I will not because I am aware of the time.
The Commission on Human Medicines’ report heard that, because trials of puberty blockers have been blocked, some clinicians are trying to use other drugs to limit puberty, such as spironolactone and cyproterone acetate. There have been reports that the number of prescriptions for spironolactone in 10 to 17-year-olds is going up. Could the Minister confirm whether that is the case and what the Government are doing to look into it?
The MHRA was happy with the process; now it is not. What has changed? None of the issues raised seem to have not been raised before. The Government are being secretive about it: in February, Ministers brought forward a written statement referencing an MHRA letter in November, but the Minister is refusing to publish it.

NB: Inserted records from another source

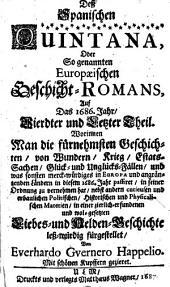 Der Spanische Quintana, Oder So genannter Europaeischer Geschicht-Roman, Auf Das 1686. Jahr ...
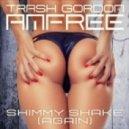 Amfree, Trash Gordon - Shimmy Shake (Again) (Extended)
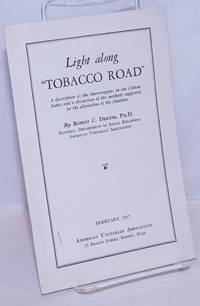 """image of Light along """"Tobacco Road."""" A description of the sharecroppers in the Cotton States and a discussion of the methods suggested for the alleviation of the situation"""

I have asked Ministers whether they talked to MHRA officials about the trial before February 2026, and they will not answer the question. There was a letter between the MHRA and KCL; I asked when it was received, when the Department became aware of it and when Ministers became aware of its contents. They will not tell me.
What about the people controlling the trial? As has also been mentioned during this debate, Professor Jacob George has been recused from further involvement. According to the MHRA’s statement, this is “a precaution”, because of social media posts made before his involvement. Why have those who have made the opposite type of comment not been recused too? This will inevitably make members of the public think there is bias involved.
There is an oversight board. What has the Minister done to ensure that the clinicians and scientists on that board are impartial, and that it is balanced between both perspectives? The Tavistock trial was supposed to report to the MHRA, but it did not, seemingly with no consequence. There will be lay members on the board with lived experience; will one of those be a detransitioner, or will they all be people on one side? That would increase the perception of bias in this trial.
In summary, this is a trial of risky medication on healthy children, most of whose features of gender incongruence will resolve in time, given normal puberty. What is particularly worrying is that, at the end of this treatment, the trial has so many flaws that it is bound to be disputed, whatever the result.
To give this treatment, the lead clinician will need to think that there is a reasonable prospect of a patient benefiting from puberty blockers. Given all that has been said, how can any clinician believe that that is the case? I hope we can all agree that we do not need a clinical trial to know that helping a child to be at peace with themselves and their body is infinitely preferable to a lifetime of harmful medical intervention.
I am not going to give way; I am going to get through these points.
The safety and wellbeing of children and young people have always been the driving consideration in every decision we have made regarding this trial, and always will be. That is why the trial sponsor has paused recruiting until these issues can be resolved. There have been calls today to cancel the pause, to continue with the pause and to cancel the trial, but the position is that the trial is paused until the issues are resolved, because we will not compromise an inch on safety. The trial will proceed only if the regulatory approval is reconfirmed. We will provide an update on the outcome of those discussions as soon as we can.
Order. I think the Minister has made it clear that she is not taking interventions.